SporeAlso earlier this week, I found a very interesting video on YouTube with game designer Will Wright and some musician that I’ve never heard of. They were talking about generative systems, which Wikipedia calls “systems that use a few basic rules to yield extremely varied and unpredictable patterns.” So, they are basically systems which are good at producing emergent properties. The video from YouTube is just a clip from a much longer talk they gave (available to see here) which I could not resist sitting through. In the longer video, you get to see Will Wright talk about the role of generative systems in games and, more specifically, in the upcoming game Spore. He also touched briefly on the subject of applying generative systems to narrative stories, which I also thought was pretty fascinating.

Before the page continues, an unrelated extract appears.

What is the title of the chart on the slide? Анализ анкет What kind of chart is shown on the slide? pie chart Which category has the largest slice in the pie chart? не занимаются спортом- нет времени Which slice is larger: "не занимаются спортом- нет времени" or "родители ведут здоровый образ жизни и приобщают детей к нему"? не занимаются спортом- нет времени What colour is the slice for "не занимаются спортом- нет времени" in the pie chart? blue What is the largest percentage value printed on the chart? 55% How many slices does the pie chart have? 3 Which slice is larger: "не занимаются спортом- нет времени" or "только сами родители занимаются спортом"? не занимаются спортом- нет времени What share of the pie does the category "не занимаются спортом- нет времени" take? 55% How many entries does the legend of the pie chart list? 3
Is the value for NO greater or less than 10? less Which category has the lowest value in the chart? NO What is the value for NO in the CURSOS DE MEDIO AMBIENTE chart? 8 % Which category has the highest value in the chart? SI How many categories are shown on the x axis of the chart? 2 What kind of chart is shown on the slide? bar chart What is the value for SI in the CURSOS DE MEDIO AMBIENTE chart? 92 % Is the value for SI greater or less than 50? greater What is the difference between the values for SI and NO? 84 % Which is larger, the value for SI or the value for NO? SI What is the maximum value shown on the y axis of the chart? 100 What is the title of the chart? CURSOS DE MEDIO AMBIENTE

Anyway, this is the YouTube clip.

One other thing that caught my attention in the longer video. Take a look at what they say about music:

Will Wright: Can you imagine any sort of even this past computational filter that would pre-listen to the music, analyze the structure, look for a pattern, whatever, that would at least prune out the 90% that you obviously don’t want to listen to and let you focus your efforts on the 10% that has some promise?

Brian Eno: Would you like to work on that for me?

Will Wright: Sure, I would love to. You just have to give me the algorithms, I’ll cut it right up for you.

Brian Eno: No, it’s, funnily enough there’s been a lot of research into that, because you know there are always people trying to figure out how you write a hit.

Will Wright: Oh, I see. Formalizing the–

Brian Eno: Something I wouldn’t mind knowing about.

Will Wright: The hit generator.

Brian Eno: So there’s been all sorts of attempts to do that, but they’ve been astoundingly unsuccessful so far.

I would agree that for the most part, most people exploring that area have been unsuccessful (though I honestly believe it’s only a matter of time) but I wonder if Mr. Eno is at all familiar with David Cope’s awesome work? His computer program doesn’t write music in exactly the way Will Wright describes, but I’d still say Cope’s program is, in a way, a form of a generative system.

So, as I have started writing a book on the art of melody (or started planning it, really), I think I will definitely explore the subject of a generative system for melody. I’m not sure I’ll do anything really new, but it must be a fascinating area of study.

Oooh, I just visited Mr. Cope’s site, and it looks like he’s got two free rough-draft books up temporarily, one on musical suggestions for beginning music students and one on … of all things, board games! Games, music, generative systems, it’s all related! I love it!